→ **Alıştırma görevi A**
Çavuşoğlu'nun açıklamalarını aktaran metne göre aşağıdaki soruları yanıtlayın:
(i) Çavuşoğlu, Türkiye ile Irak arasındaki gerilimlerin kaynağını ne olarak gösteriyor?
(ii) Başika Kampı'nda eğitildiği söylenen gruplar arasında ilk hangisi anılıyor?
(iii) Çavuşoğlu'na göre polis ve asker şehirlerdeki operasyonlarda eskiden nasıl çalışıyordu?
→ **Alıştırma görevi B**
Çavuşoğlu'nun açıklamalarını aktaran haber metnini, son cümleden sonrasını yazarak sürdürün.

→ **Sayfa metni**
::::

Türkiye ve Irak arasındaki gerilimlerin Irak'ın iç siyasetinden
kaynaklandığını söyleyen Çavuşoğlu, sözlerini şöyle sürdürdü:
"Başika Kampı konusunda da niye Irak'la işbirliği
yapmayalım biz? Onların daveti üzerine gittik. O dönemdeki Savunma
Bakanı gitti ama birden bir retorik, bir iç siyasetten dolayı bir
gerginlik oldu. Irak bizim için kardeş bir ülke, Irak halkı bizim
kardeşimiz. Hiç ayrım yapmadan Kürdü de, Türkmen'i de, Arap'ı da,
Sünni'si de, Şii'i de hepsi bizim kardeşimiz. Yeni demokrasiye
geçerken orada partiler kuruldu. Biz AK Parti olarak ben de Genel
Merkez'deyim ayrım yapmadan tüm bu söylediğim grupları, partileri
hepsini birden getiriyorduk. Onlara eğitim verdik. Seçim kampanyası
nasıl yapılır, gençlik kolları nasıl kurulur, kadın kolları,
ekonomi, sosyal politiklar… Mesela Kürtlerin 3 partisini birden
çağırıyorduk. Yine Türkmen, Arap, Sünni, Şii hepsini birden
çağırıyorduk. Çünkü biz ayrım yapamayız. Suriye'de de Suriye halkı
hepsi bizim kardeşimiz. Biz orada farklı etnik ve dini gruplara da
sahip çıkıyoruz. Başika Kampı'nda eğittiğimiz Yezidiler de var
mesela. Süryaniler var, diğerleri var. Bizde de Süryaniler var.
Onların akrabaları kardeşleri eskiden bizim sınırımızdaki
bayramlaşmaları hatırlamıyor musunuz? Bu hasreti biz giderdik,
sınırları açtık."
"PKK'YLA İÇERİDE VE DIŞARIDA DAHA ETKİLİ OLMAYA
BAŞLADIK"
15 Temmuz'daki darbe girişiminin ardından PKK ile gerçekleştirilen
mücadelede daha etkili sonuçlar alındığını söyleyen Çavuşoğlu,
"PKK'yla içeride ve dışarıda mücadelede daha etkili olmaya
başladık. Bir sadece bu darbe girişiminden sonra değil, ondan önce
de polisin içinde bunları bir temizledik. Şimdi askerin içindeki
hainleri de temizledik. Şimdi askerimizle polisimiz daha dinamik
oldu. Ayrıca polisimi ve askerimiz şehirlerdeki operasyonlarda omuz
omuza işbirliği içinde mücadele ediyor. Eskiden ayrıydı. Allah'a
şükür mühimmat konusunda da hiçbir sıkıntımız yok ve ciddi bir
dayanışma, kararlılık var. Onun için de sınırın öbür tarafında
ordumuz rahatlıkla hareket edebiliyor. Tehdit nereden gelirse
gelsin etkisiz hale getirmek güvenlik güçlerimizin en önemli
vazifesidir. Talimatta böyledir ama onlar da bu vazifeyi
kendilerinde görüyorlar" açıklamalarında bulundu.

::::

→ **Verilen kayıtlar**
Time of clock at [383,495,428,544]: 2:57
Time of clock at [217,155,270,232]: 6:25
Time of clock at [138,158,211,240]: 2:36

::::

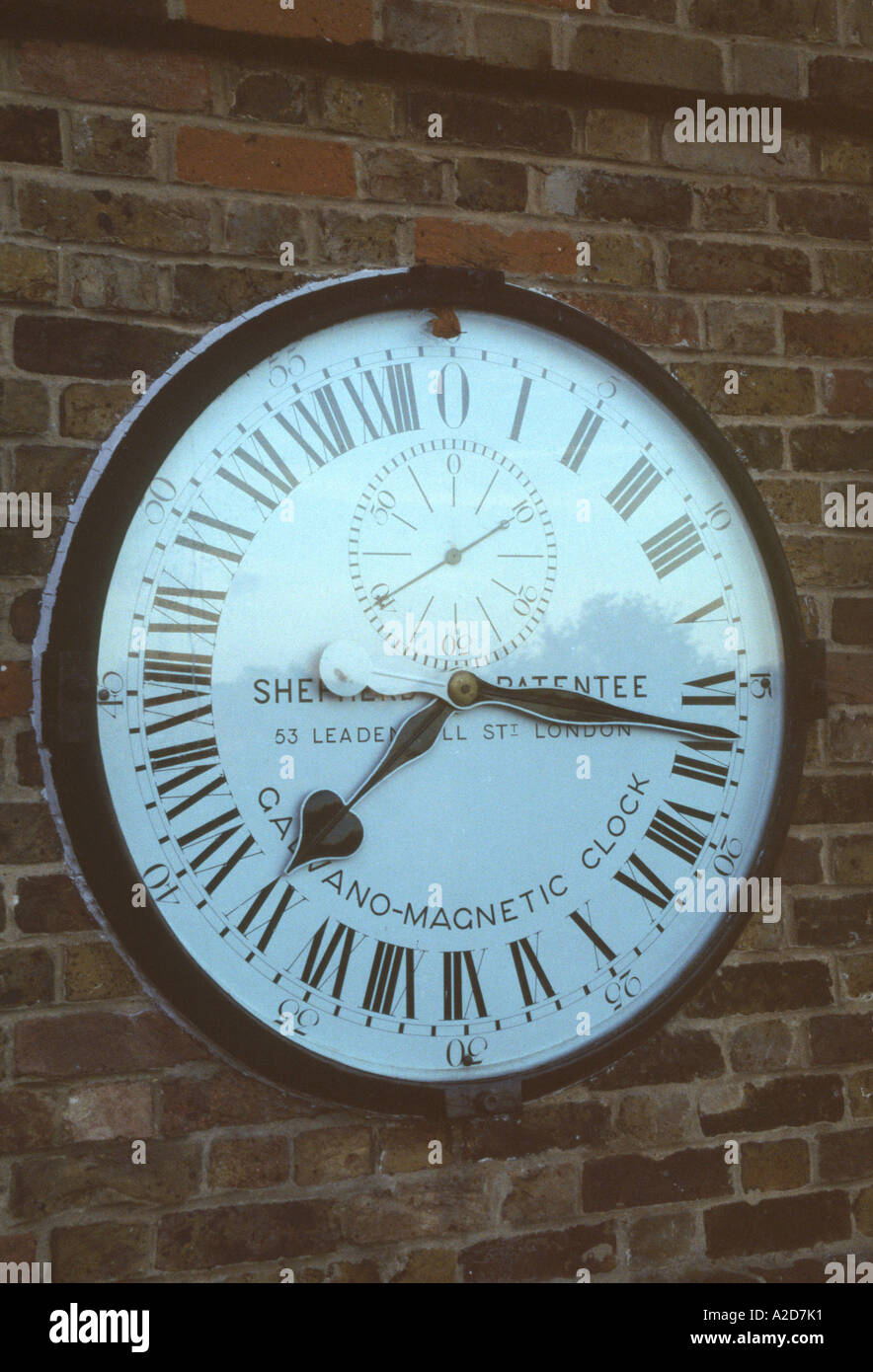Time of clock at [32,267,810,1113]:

::::

→ **Yanıt A**
(i) Irak'ın iç siyaseti.
(ii) Yezidiler.
(iii) Ayrı çalışıyordu.

→ **Yanıt B**
Terör ve göç sorunlarının yerinde çözüme kavuşturulması gereken
hadiseler olduğunu belirten Çavuşoğlu, "Göç sorunu keşke
Halep'te ateşkes olsaydı da orada çözülseydi. Orada çözülemiyorsa o
insanları mutlaka almak zorundasınız ya da gelirler. Avrupa'da da
bunu anlatmaya çalışıyoruz" dedi.
"BUNDAN SONRA HER KONUDA AVUSTURYA'NIN
KARŞISINDAYIM"
İlerleyen süreçte her gelişmede Avusturya'nın karşısında yer
alacağını söyleyen Çavuşoğlu, "NATO üyesi değil Avusturya,
Meclisi'nden böyle kararlar alıyor, şöyle kararlar alıyor. Dünkü
açıklamasının bir önemi yok. Dünkü karar değil, Başkanlık
açıklaması. Çünkü oradan bir karar çıkmadı. Ben her platformda, her
konuda bundan sonra Avusturya'nın karşısındayım. Çünkü o meclisten
benim aleyhime kararla aldırıyor, görüşmek istiyorlar, görüşmüyorum
da önce tutumunuzu değiştirin. Türkiye'ye yönelik önce saygılı bir
tutum içinde olun. Ondan sonra sizinle oturup konuşuruz. NATO'nun
üyesi değil ama ortak şeyler var. Askeri ateşe atamamı istediler,
hepsini engelliyorum. Engellemeye de devam edeceğim. Sözle olmaz
biz uygulama yapıyoruz" değerlendirmesinde bulundu.
"BRÜKSEL'DE BEKLEYEN PARANIN BURADAKİ MÜLTECİLERE FAYDASI
YOK"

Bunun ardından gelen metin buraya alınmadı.